- Dataset extract -

---------------

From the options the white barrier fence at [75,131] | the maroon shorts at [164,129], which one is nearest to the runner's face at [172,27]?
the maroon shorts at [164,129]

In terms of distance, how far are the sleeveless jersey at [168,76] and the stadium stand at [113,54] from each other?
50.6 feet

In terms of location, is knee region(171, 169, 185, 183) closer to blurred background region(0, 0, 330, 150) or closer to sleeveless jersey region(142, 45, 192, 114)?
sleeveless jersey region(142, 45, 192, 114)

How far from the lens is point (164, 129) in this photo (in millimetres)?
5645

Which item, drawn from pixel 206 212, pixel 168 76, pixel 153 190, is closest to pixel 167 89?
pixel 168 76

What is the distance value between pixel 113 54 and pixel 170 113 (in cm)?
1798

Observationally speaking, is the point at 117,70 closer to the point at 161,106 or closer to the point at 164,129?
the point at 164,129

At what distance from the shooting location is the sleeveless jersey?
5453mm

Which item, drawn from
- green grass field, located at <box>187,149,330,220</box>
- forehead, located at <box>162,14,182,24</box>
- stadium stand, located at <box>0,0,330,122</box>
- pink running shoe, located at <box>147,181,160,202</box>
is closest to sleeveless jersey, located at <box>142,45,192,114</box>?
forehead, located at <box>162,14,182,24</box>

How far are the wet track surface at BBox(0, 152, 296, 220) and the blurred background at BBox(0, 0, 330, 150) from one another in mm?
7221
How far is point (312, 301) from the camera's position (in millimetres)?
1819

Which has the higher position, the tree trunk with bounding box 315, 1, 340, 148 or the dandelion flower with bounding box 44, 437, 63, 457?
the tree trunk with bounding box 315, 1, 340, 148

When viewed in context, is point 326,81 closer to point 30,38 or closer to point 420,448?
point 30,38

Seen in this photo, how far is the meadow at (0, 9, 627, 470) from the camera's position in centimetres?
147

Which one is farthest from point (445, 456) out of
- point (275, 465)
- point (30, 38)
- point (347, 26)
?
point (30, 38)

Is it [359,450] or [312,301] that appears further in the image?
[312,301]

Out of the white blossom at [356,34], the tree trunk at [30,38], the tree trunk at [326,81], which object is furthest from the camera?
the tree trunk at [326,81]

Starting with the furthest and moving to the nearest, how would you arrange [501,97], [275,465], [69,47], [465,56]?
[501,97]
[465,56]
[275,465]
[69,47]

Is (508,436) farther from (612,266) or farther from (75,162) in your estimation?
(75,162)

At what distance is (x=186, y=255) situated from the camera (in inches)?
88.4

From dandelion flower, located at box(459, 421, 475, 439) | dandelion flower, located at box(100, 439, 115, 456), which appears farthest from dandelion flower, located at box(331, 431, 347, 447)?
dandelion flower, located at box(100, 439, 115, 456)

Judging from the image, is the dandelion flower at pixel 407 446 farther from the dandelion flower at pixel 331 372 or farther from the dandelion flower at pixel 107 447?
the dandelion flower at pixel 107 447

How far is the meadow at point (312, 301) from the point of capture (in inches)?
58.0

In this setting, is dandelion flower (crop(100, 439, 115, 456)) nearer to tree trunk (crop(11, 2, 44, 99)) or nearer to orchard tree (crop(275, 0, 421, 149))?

---------------

Write every record out again, unaltered.

- Response -
From the options the white barrier fence at [75,131] | the maroon shorts at [164,129], which one is nearest to the runner's face at [172,27]?
the maroon shorts at [164,129]

In terms of distance, how far are the sleeveless jersey at [168,76] and the stadium stand at [113,54] from each other?
50.6 feet

In terms of location, is knee region(171, 169, 185, 183) closer to blurred background region(0, 0, 330, 150) or closer to sleeveless jersey region(142, 45, 192, 114)?
sleeveless jersey region(142, 45, 192, 114)

How far from the lens is point (164, 129) in this photo (in millimetres)?
5645

Which item, drawn from pixel 206 212, pixel 168 76, pixel 153 190, is closest to pixel 167 89?
pixel 168 76

What is the distance value between pixel 113 54 and pixel 170 113 (in cm)?
1798

Observationally speaking, is the point at 117,70 closer to the point at 161,106 or closer to the point at 164,129?
the point at 164,129

At what distance from the shooting location is the sleeveless jersey?
5453mm

Which item, drawn from
- green grass field, located at <box>187,149,330,220</box>
- forehead, located at <box>162,14,182,24</box>
- stadium stand, located at <box>0,0,330,122</box>
- pink running shoe, located at <box>147,181,160,202</box>
is closest to sleeveless jersey, located at <box>142,45,192,114</box>?
forehead, located at <box>162,14,182,24</box>

How far are the wet track surface at BBox(0, 152, 296, 220) and the blurred background at BBox(0, 0, 330, 150) from one another in mm?
7221
How far is point (312, 301) from the camera's position (in millimetres)?
1819

Which has the higher position, the tree trunk with bounding box 315, 1, 340, 148 or the dandelion flower with bounding box 44, 437, 63, 457?
the tree trunk with bounding box 315, 1, 340, 148

When viewed in context, is point 326,81 closer to point 30,38 or closer to point 420,448?
point 30,38

Seen in this photo, how far is the meadow at (0, 9, 627, 470) from the camera's position in centimetres?
147

Which one is farthest from point (445, 456) out of
- point (275, 465)
- point (30, 38)
- point (347, 26)
?
point (30, 38)

Is it [359,450] or [312,301] that appears further in the image?
[312,301]

Out of the white blossom at [356,34], the tree trunk at [30,38], the tree trunk at [326,81], which object is furthest from the camera?
the tree trunk at [326,81]

Starting with the furthest and moving to the nearest, how would you arrange [501,97], [275,465], [69,47], [465,56]?
[501,97]
[465,56]
[275,465]
[69,47]

Is (508,436) farther from (612,266) or farther from (75,162) in your estimation?
(75,162)

At what distance is (x=186, y=255) situated from the camera (in inches)?
88.4

From dandelion flower, located at box(459, 421, 475, 439) | dandelion flower, located at box(100, 439, 115, 456), which appears farthest from dandelion flower, located at box(331, 431, 347, 447)?
dandelion flower, located at box(100, 439, 115, 456)

Judging from the image, is the dandelion flower at pixel 407 446 farther from the dandelion flower at pixel 331 372 or farther from the dandelion flower at pixel 107 447?
the dandelion flower at pixel 107 447

How far is the meadow at point (312, 301) from the point of capture (in inches)?
58.0

In this setting, is dandelion flower (crop(100, 439, 115, 456)) nearer to tree trunk (crop(11, 2, 44, 99)) or nearer to orchard tree (crop(275, 0, 421, 149))?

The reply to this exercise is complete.